* What you have to do
Repeat word for word the passage of the post on the rights of future generations that runs from "Posted on March" to "work in theory.".

** Begin Page **

324 – “The rights of future generations” – the emptiness and the plenitude

Posted on March 30, 2015 by


While there were certainly many precursors, the “rights of future generations” theme entered the international political mainstream with the Brundtland Commission Report.[1] The report spoke of “sustainable development”[2] a complex and ambitious if ambiguous concept. The discussion, however, soon “hardened:” “Most agree that the central idea of the Brundtland Commission’s definition of ‘sustainable development’ is that of intergenerational equity.” I shall, therefore, address both the (hard) theoretical and the soft or pragmatic approach to “intergenerational rights.”

The emptiness of the rights approach

An economist (and I may add, a philosopher)

is someone who sees something that works in practice

and wonders if it would work in theory.

Ronald Reagan

The tendency to frame the political discussion in terms of “rights” probably goes back to Thomas HOBBES. The Anglo-Saxon world has viewed political discourse through the contractual lens.[3] Many scholarly articles have appeared on intergenerational “justice.” Issues about the concept remain unresolved when speaking of intergenerational equity. Here are some:

  • Intergenerational justice ought to reflect an “inheritance” rather than “conflict” approach (the rhetoric speaks of “common heritage”, but the “rights” discourse points to conflict). It ought to encompass the whole interface of the transition from the present to the future.[4] After all, the retiring generation leaves everything – good and bad, to the next. As an example: true, the current generation depletes the environment; how much should one value the technological advances and transformations which allow so many people to live in dignity today and tomorrow? Even as we foreclose options, we open up new or different options whose value may even be invisible at the moment for, in a dynamic setting, we produce enablers, not outcomes.[5]
  • Intergenerational justice must arbitrate between generations including the current one – for it too has rights. The present generation is then both party and judge to the proceedings (since we are talking of non-overlapping generations). We are logically in a situation of anomie, where any decision is arbitrary. Moral sentiment (soft law) is no guide to a possible compromise either.
  • One generation against many future ones – any adjudication of rights inevitably favors the latter. From the point of view of the present, this seems particularly unfair, for in the past 200 years later generations, building on the sacrifices (investments) of the previous one, has consistently ended up being richer. Why sacrifice for those who are expected to be richer anyway?

** End Page **
** Begin Material supplied **

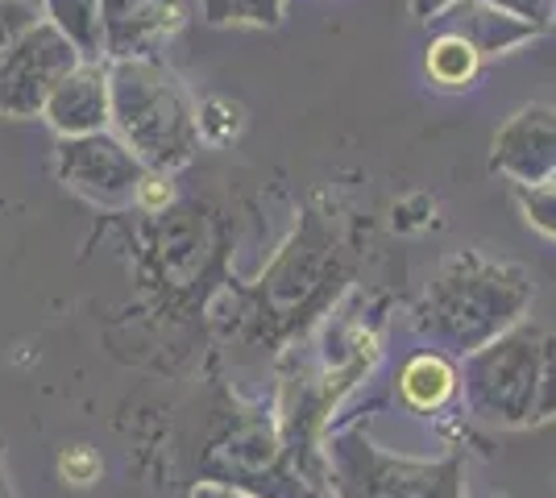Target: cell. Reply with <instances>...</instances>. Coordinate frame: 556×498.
I'll return each mask as SVG.
<instances>
[{"label":"cell","mask_w":556,"mask_h":498,"mask_svg":"<svg viewBox=\"0 0 556 498\" xmlns=\"http://www.w3.org/2000/svg\"><path fill=\"white\" fill-rule=\"evenodd\" d=\"M71 50L54 29H25L0 59V113L29 117L67 79Z\"/></svg>","instance_id":"cell-1"},{"label":"cell","mask_w":556,"mask_h":498,"mask_svg":"<svg viewBox=\"0 0 556 498\" xmlns=\"http://www.w3.org/2000/svg\"><path fill=\"white\" fill-rule=\"evenodd\" d=\"M50 108V120L59 125V129H88L96 117H100V84H92L88 75H67L47 100Z\"/></svg>","instance_id":"cell-2"},{"label":"cell","mask_w":556,"mask_h":498,"mask_svg":"<svg viewBox=\"0 0 556 498\" xmlns=\"http://www.w3.org/2000/svg\"><path fill=\"white\" fill-rule=\"evenodd\" d=\"M403 391H407V399L416 407H437L453 391V374L437 357H416L407 366V374H403Z\"/></svg>","instance_id":"cell-3"},{"label":"cell","mask_w":556,"mask_h":498,"mask_svg":"<svg viewBox=\"0 0 556 498\" xmlns=\"http://www.w3.org/2000/svg\"><path fill=\"white\" fill-rule=\"evenodd\" d=\"M428 72H432V79H441L444 88H462L478 72V50L465 47L462 38H444L428 54Z\"/></svg>","instance_id":"cell-4"},{"label":"cell","mask_w":556,"mask_h":498,"mask_svg":"<svg viewBox=\"0 0 556 498\" xmlns=\"http://www.w3.org/2000/svg\"><path fill=\"white\" fill-rule=\"evenodd\" d=\"M29 29V9L22 0H0V59L9 54V47Z\"/></svg>","instance_id":"cell-5"},{"label":"cell","mask_w":556,"mask_h":498,"mask_svg":"<svg viewBox=\"0 0 556 498\" xmlns=\"http://www.w3.org/2000/svg\"><path fill=\"white\" fill-rule=\"evenodd\" d=\"M59 470H63V477H71L75 486H88V482L96 477V470H100V461H96L88 449H71Z\"/></svg>","instance_id":"cell-6"},{"label":"cell","mask_w":556,"mask_h":498,"mask_svg":"<svg viewBox=\"0 0 556 498\" xmlns=\"http://www.w3.org/2000/svg\"><path fill=\"white\" fill-rule=\"evenodd\" d=\"M141 200H146L150 208H159V204H166V200H170V188H163L159 179H146V188H141Z\"/></svg>","instance_id":"cell-7"}]
</instances>
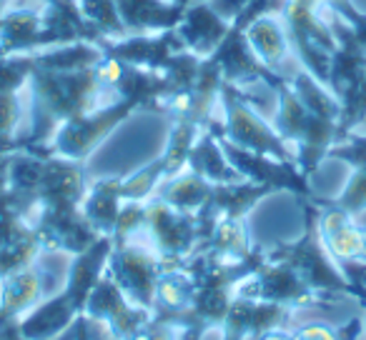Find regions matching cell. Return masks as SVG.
<instances>
[{
	"label": "cell",
	"mask_w": 366,
	"mask_h": 340,
	"mask_svg": "<svg viewBox=\"0 0 366 340\" xmlns=\"http://www.w3.org/2000/svg\"><path fill=\"white\" fill-rule=\"evenodd\" d=\"M286 31L291 36V46L299 63L326 86L331 71V56L336 53L334 33L326 23L324 0H284L281 8Z\"/></svg>",
	"instance_id": "obj_5"
},
{
	"label": "cell",
	"mask_w": 366,
	"mask_h": 340,
	"mask_svg": "<svg viewBox=\"0 0 366 340\" xmlns=\"http://www.w3.org/2000/svg\"><path fill=\"white\" fill-rule=\"evenodd\" d=\"M126 200L121 198V178H101L88 185L83 198V215L98 235H113Z\"/></svg>",
	"instance_id": "obj_24"
},
{
	"label": "cell",
	"mask_w": 366,
	"mask_h": 340,
	"mask_svg": "<svg viewBox=\"0 0 366 340\" xmlns=\"http://www.w3.org/2000/svg\"><path fill=\"white\" fill-rule=\"evenodd\" d=\"M28 130V93L21 91L0 93V153L21 150Z\"/></svg>",
	"instance_id": "obj_26"
},
{
	"label": "cell",
	"mask_w": 366,
	"mask_h": 340,
	"mask_svg": "<svg viewBox=\"0 0 366 340\" xmlns=\"http://www.w3.org/2000/svg\"><path fill=\"white\" fill-rule=\"evenodd\" d=\"M196 298V278L189 270V265H173L163 268L156 283V308L153 315L161 320L176 325L183 315L189 313Z\"/></svg>",
	"instance_id": "obj_22"
},
{
	"label": "cell",
	"mask_w": 366,
	"mask_h": 340,
	"mask_svg": "<svg viewBox=\"0 0 366 340\" xmlns=\"http://www.w3.org/2000/svg\"><path fill=\"white\" fill-rule=\"evenodd\" d=\"M364 285H366V283H364Z\"/></svg>",
	"instance_id": "obj_39"
},
{
	"label": "cell",
	"mask_w": 366,
	"mask_h": 340,
	"mask_svg": "<svg viewBox=\"0 0 366 340\" xmlns=\"http://www.w3.org/2000/svg\"><path fill=\"white\" fill-rule=\"evenodd\" d=\"M299 203L304 208V233L289 243H276L266 248V258L289 265L326 305L341 298H356L361 303L366 285L351 283L326 253L324 240L319 235V208H316L314 198L299 200Z\"/></svg>",
	"instance_id": "obj_3"
},
{
	"label": "cell",
	"mask_w": 366,
	"mask_h": 340,
	"mask_svg": "<svg viewBox=\"0 0 366 340\" xmlns=\"http://www.w3.org/2000/svg\"><path fill=\"white\" fill-rule=\"evenodd\" d=\"M259 245L251 243L249 218H219L211 225L209 238L201 243L199 253L209 255L216 263H244L256 253Z\"/></svg>",
	"instance_id": "obj_19"
},
{
	"label": "cell",
	"mask_w": 366,
	"mask_h": 340,
	"mask_svg": "<svg viewBox=\"0 0 366 340\" xmlns=\"http://www.w3.org/2000/svg\"><path fill=\"white\" fill-rule=\"evenodd\" d=\"M361 305L366 308V293H364V298H361ZM364 325H366V318H364Z\"/></svg>",
	"instance_id": "obj_38"
},
{
	"label": "cell",
	"mask_w": 366,
	"mask_h": 340,
	"mask_svg": "<svg viewBox=\"0 0 366 340\" xmlns=\"http://www.w3.org/2000/svg\"><path fill=\"white\" fill-rule=\"evenodd\" d=\"M0 340H28V338L21 333L18 323H11V325H3V328H0Z\"/></svg>",
	"instance_id": "obj_36"
},
{
	"label": "cell",
	"mask_w": 366,
	"mask_h": 340,
	"mask_svg": "<svg viewBox=\"0 0 366 340\" xmlns=\"http://www.w3.org/2000/svg\"><path fill=\"white\" fill-rule=\"evenodd\" d=\"M81 313L83 310L76 305V300L61 288L58 293L48 295L41 305H36V308L18 323V328H21V333L26 335L28 340H53Z\"/></svg>",
	"instance_id": "obj_20"
},
{
	"label": "cell",
	"mask_w": 366,
	"mask_h": 340,
	"mask_svg": "<svg viewBox=\"0 0 366 340\" xmlns=\"http://www.w3.org/2000/svg\"><path fill=\"white\" fill-rule=\"evenodd\" d=\"M106 270L133 305L153 313V308H156V283L158 275L163 273V260L158 258V253L148 243L143 230L123 240V243H113Z\"/></svg>",
	"instance_id": "obj_7"
},
{
	"label": "cell",
	"mask_w": 366,
	"mask_h": 340,
	"mask_svg": "<svg viewBox=\"0 0 366 340\" xmlns=\"http://www.w3.org/2000/svg\"><path fill=\"white\" fill-rule=\"evenodd\" d=\"M126 340H181V328L153 315L143 328H138L136 333L128 335Z\"/></svg>",
	"instance_id": "obj_34"
},
{
	"label": "cell",
	"mask_w": 366,
	"mask_h": 340,
	"mask_svg": "<svg viewBox=\"0 0 366 340\" xmlns=\"http://www.w3.org/2000/svg\"><path fill=\"white\" fill-rule=\"evenodd\" d=\"M319 208V235L326 253L354 285L366 283V225L331 200L314 198Z\"/></svg>",
	"instance_id": "obj_9"
},
{
	"label": "cell",
	"mask_w": 366,
	"mask_h": 340,
	"mask_svg": "<svg viewBox=\"0 0 366 340\" xmlns=\"http://www.w3.org/2000/svg\"><path fill=\"white\" fill-rule=\"evenodd\" d=\"M146 233L148 243L163 260V268L183 265L194 258L201 248V225L199 213L178 210L173 205L163 203L161 198L146 200Z\"/></svg>",
	"instance_id": "obj_8"
},
{
	"label": "cell",
	"mask_w": 366,
	"mask_h": 340,
	"mask_svg": "<svg viewBox=\"0 0 366 340\" xmlns=\"http://www.w3.org/2000/svg\"><path fill=\"white\" fill-rule=\"evenodd\" d=\"M43 243L33 225L8 203V195L0 200V280L28 265L38 263Z\"/></svg>",
	"instance_id": "obj_14"
},
{
	"label": "cell",
	"mask_w": 366,
	"mask_h": 340,
	"mask_svg": "<svg viewBox=\"0 0 366 340\" xmlns=\"http://www.w3.org/2000/svg\"><path fill=\"white\" fill-rule=\"evenodd\" d=\"M26 93L28 130L21 150L31 153H48V143L61 123L118 101L116 93L101 86L93 66L76 71H53L36 66L26 83Z\"/></svg>",
	"instance_id": "obj_2"
},
{
	"label": "cell",
	"mask_w": 366,
	"mask_h": 340,
	"mask_svg": "<svg viewBox=\"0 0 366 340\" xmlns=\"http://www.w3.org/2000/svg\"><path fill=\"white\" fill-rule=\"evenodd\" d=\"M101 48L106 56L118 58L128 66L151 68L158 73H166L173 61L186 51L176 28L163 33H148V36H126L121 41H103Z\"/></svg>",
	"instance_id": "obj_15"
},
{
	"label": "cell",
	"mask_w": 366,
	"mask_h": 340,
	"mask_svg": "<svg viewBox=\"0 0 366 340\" xmlns=\"http://www.w3.org/2000/svg\"><path fill=\"white\" fill-rule=\"evenodd\" d=\"M211 193H214V183H209L206 178H201V175L194 173L191 168H183L181 173H176L173 178L163 180L153 195L161 198L163 203L178 208V210L199 213V210L209 203Z\"/></svg>",
	"instance_id": "obj_25"
},
{
	"label": "cell",
	"mask_w": 366,
	"mask_h": 340,
	"mask_svg": "<svg viewBox=\"0 0 366 340\" xmlns=\"http://www.w3.org/2000/svg\"><path fill=\"white\" fill-rule=\"evenodd\" d=\"M86 315L96 320V323H101L113 340H126L128 335H133L153 318L151 310L138 308L121 293V288L108 275V270L101 275L93 293L88 295Z\"/></svg>",
	"instance_id": "obj_13"
},
{
	"label": "cell",
	"mask_w": 366,
	"mask_h": 340,
	"mask_svg": "<svg viewBox=\"0 0 366 340\" xmlns=\"http://www.w3.org/2000/svg\"><path fill=\"white\" fill-rule=\"evenodd\" d=\"M219 101L221 110L206 123L209 130H214L216 135L226 138L229 143L244 148V150L271 155L276 160L296 163L294 148L276 133V128L269 120H264V115L251 105L249 96L241 88L224 83Z\"/></svg>",
	"instance_id": "obj_4"
},
{
	"label": "cell",
	"mask_w": 366,
	"mask_h": 340,
	"mask_svg": "<svg viewBox=\"0 0 366 340\" xmlns=\"http://www.w3.org/2000/svg\"><path fill=\"white\" fill-rule=\"evenodd\" d=\"M201 130H204V125H199V123H194V120H186V118L173 120L171 135H168V143L161 153L166 180L173 178L176 173H181L183 168H186L189 155H191V148H194L196 138L201 135Z\"/></svg>",
	"instance_id": "obj_28"
},
{
	"label": "cell",
	"mask_w": 366,
	"mask_h": 340,
	"mask_svg": "<svg viewBox=\"0 0 366 340\" xmlns=\"http://www.w3.org/2000/svg\"><path fill=\"white\" fill-rule=\"evenodd\" d=\"M186 168H191L194 173H199L201 178H206L214 185L241 183V180H244L239 170L231 165L229 158H226V153H224V148H221L216 133L209 130V128H204L201 135L196 138Z\"/></svg>",
	"instance_id": "obj_23"
},
{
	"label": "cell",
	"mask_w": 366,
	"mask_h": 340,
	"mask_svg": "<svg viewBox=\"0 0 366 340\" xmlns=\"http://www.w3.org/2000/svg\"><path fill=\"white\" fill-rule=\"evenodd\" d=\"M116 6L128 36L173 31L183 18L173 0H116Z\"/></svg>",
	"instance_id": "obj_21"
},
{
	"label": "cell",
	"mask_w": 366,
	"mask_h": 340,
	"mask_svg": "<svg viewBox=\"0 0 366 340\" xmlns=\"http://www.w3.org/2000/svg\"><path fill=\"white\" fill-rule=\"evenodd\" d=\"M163 180H166V170H163V160L158 155L148 165L138 168L136 173H131L128 178H121V198L146 203L148 198H153V193Z\"/></svg>",
	"instance_id": "obj_30"
},
{
	"label": "cell",
	"mask_w": 366,
	"mask_h": 340,
	"mask_svg": "<svg viewBox=\"0 0 366 340\" xmlns=\"http://www.w3.org/2000/svg\"><path fill=\"white\" fill-rule=\"evenodd\" d=\"M53 340H113L106 333L101 323H96L93 318H88L86 313H81L61 335H56Z\"/></svg>",
	"instance_id": "obj_33"
},
{
	"label": "cell",
	"mask_w": 366,
	"mask_h": 340,
	"mask_svg": "<svg viewBox=\"0 0 366 340\" xmlns=\"http://www.w3.org/2000/svg\"><path fill=\"white\" fill-rule=\"evenodd\" d=\"M274 96L276 113L271 125L294 148L296 165L311 180L321 160L329 158L331 148L341 143L339 98L306 68H299L289 81H281L274 88Z\"/></svg>",
	"instance_id": "obj_1"
},
{
	"label": "cell",
	"mask_w": 366,
	"mask_h": 340,
	"mask_svg": "<svg viewBox=\"0 0 366 340\" xmlns=\"http://www.w3.org/2000/svg\"><path fill=\"white\" fill-rule=\"evenodd\" d=\"M36 68L33 53L28 56H0V93L21 91Z\"/></svg>",
	"instance_id": "obj_31"
},
{
	"label": "cell",
	"mask_w": 366,
	"mask_h": 340,
	"mask_svg": "<svg viewBox=\"0 0 366 340\" xmlns=\"http://www.w3.org/2000/svg\"><path fill=\"white\" fill-rule=\"evenodd\" d=\"M51 275L38 263L0 280V328L21 323L36 305L48 298Z\"/></svg>",
	"instance_id": "obj_17"
},
{
	"label": "cell",
	"mask_w": 366,
	"mask_h": 340,
	"mask_svg": "<svg viewBox=\"0 0 366 340\" xmlns=\"http://www.w3.org/2000/svg\"><path fill=\"white\" fill-rule=\"evenodd\" d=\"M364 333V320L361 318H351L346 325H331V323H306L299 328H274L266 330V333L256 335L251 340H356Z\"/></svg>",
	"instance_id": "obj_27"
},
{
	"label": "cell",
	"mask_w": 366,
	"mask_h": 340,
	"mask_svg": "<svg viewBox=\"0 0 366 340\" xmlns=\"http://www.w3.org/2000/svg\"><path fill=\"white\" fill-rule=\"evenodd\" d=\"M136 110H141L136 101H131V98H118V101L108 103V105H103V108H96V110H91V113L71 118V120L58 125L56 135L48 143V153L68 158V160L86 163L88 158L103 145V140H106L123 120H128Z\"/></svg>",
	"instance_id": "obj_6"
},
{
	"label": "cell",
	"mask_w": 366,
	"mask_h": 340,
	"mask_svg": "<svg viewBox=\"0 0 366 340\" xmlns=\"http://www.w3.org/2000/svg\"><path fill=\"white\" fill-rule=\"evenodd\" d=\"M229 28L231 21H226L221 13H216L211 0H194L183 11V18L176 26V33L186 51L199 58H209L224 43Z\"/></svg>",
	"instance_id": "obj_18"
},
{
	"label": "cell",
	"mask_w": 366,
	"mask_h": 340,
	"mask_svg": "<svg viewBox=\"0 0 366 340\" xmlns=\"http://www.w3.org/2000/svg\"><path fill=\"white\" fill-rule=\"evenodd\" d=\"M173 3H176L178 8H183V11H186V8H189L191 3H194V0H173Z\"/></svg>",
	"instance_id": "obj_37"
},
{
	"label": "cell",
	"mask_w": 366,
	"mask_h": 340,
	"mask_svg": "<svg viewBox=\"0 0 366 340\" xmlns=\"http://www.w3.org/2000/svg\"><path fill=\"white\" fill-rule=\"evenodd\" d=\"M81 13L106 41H121L126 38V26L118 16L116 0H78Z\"/></svg>",
	"instance_id": "obj_29"
},
{
	"label": "cell",
	"mask_w": 366,
	"mask_h": 340,
	"mask_svg": "<svg viewBox=\"0 0 366 340\" xmlns=\"http://www.w3.org/2000/svg\"><path fill=\"white\" fill-rule=\"evenodd\" d=\"M244 36L246 43L251 46V51H254V56L276 76L289 81L299 68H304L294 53L291 36L286 31L281 11H264L256 18H251L246 23Z\"/></svg>",
	"instance_id": "obj_12"
},
{
	"label": "cell",
	"mask_w": 366,
	"mask_h": 340,
	"mask_svg": "<svg viewBox=\"0 0 366 340\" xmlns=\"http://www.w3.org/2000/svg\"><path fill=\"white\" fill-rule=\"evenodd\" d=\"M331 203L339 205V208H344V210H349V213L356 215V218L364 213L366 210V163L364 165L354 168V173H351L346 188L341 190L339 198H334Z\"/></svg>",
	"instance_id": "obj_32"
},
{
	"label": "cell",
	"mask_w": 366,
	"mask_h": 340,
	"mask_svg": "<svg viewBox=\"0 0 366 340\" xmlns=\"http://www.w3.org/2000/svg\"><path fill=\"white\" fill-rule=\"evenodd\" d=\"M294 313L296 310L286 308V305L236 295L224 323L219 325L221 340H251L266 330L284 328V325H291Z\"/></svg>",
	"instance_id": "obj_16"
},
{
	"label": "cell",
	"mask_w": 366,
	"mask_h": 340,
	"mask_svg": "<svg viewBox=\"0 0 366 340\" xmlns=\"http://www.w3.org/2000/svg\"><path fill=\"white\" fill-rule=\"evenodd\" d=\"M236 295L266 300V303L286 305L291 310L309 308V305H326L289 265L264 258L256 273H251L244 283L236 288Z\"/></svg>",
	"instance_id": "obj_11"
},
{
	"label": "cell",
	"mask_w": 366,
	"mask_h": 340,
	"mask_svg": "<svg viewBox=\"0 0 366 340\" xmlns=\"http://www.w3.org/2000/svg\"><path fill=\"white\" fill-rule=\"evenodd\" d=\"M13 153H0V200L8 195V170H11Z\"/></svg>",
	"instance_id": "obj_35"
},
{
	"label": "cell",
	"mask_w": 366,
	"mask_h": 340,
	"mask_svg": "<svg viewBox=\"0 0 366 340\" xmlns=\"http://www.w3.org/2000/svg\"><path fill=\"white\" fill-rule=\"evenodd\" d=\"M216 138H219L221 148H224L231 165L239 170L244 180L269 185L276 193H279V190H289V193H294L299 200L316 198L314 190H311V180L301 173V168L296 165V163L276 160V158H271V155H259V153H251V150H244V148L234 145V143H229L221 135H216Z\"/></svg>",
	"instance_id": "obj_10"
}]
</instances>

** End Material supplied **

* Written response
Posted on March 30, 2015 by


While there were certainly many precursors, the “rights of future generations” theme entered the international political mainstream with the Brundtland Commission Report.[1] The report spoke of “sustainable development”[2] a complex and ambitious if ambiguous concept. The discussion, however, soon “hardened:” “Most agree that the central idea of the Brundtland Commission’s definition of ‘sustainable development’ is that of intergenerational equity.” I shall, therefore, address both the (hard) theoretical and the soft or pragmatic approach to “intergenerational rights.”

The emptiness of the rights approach

An economist (and I may add, a philosopher)

is someone who sees something that works in practice

and wonders if it would work in theory.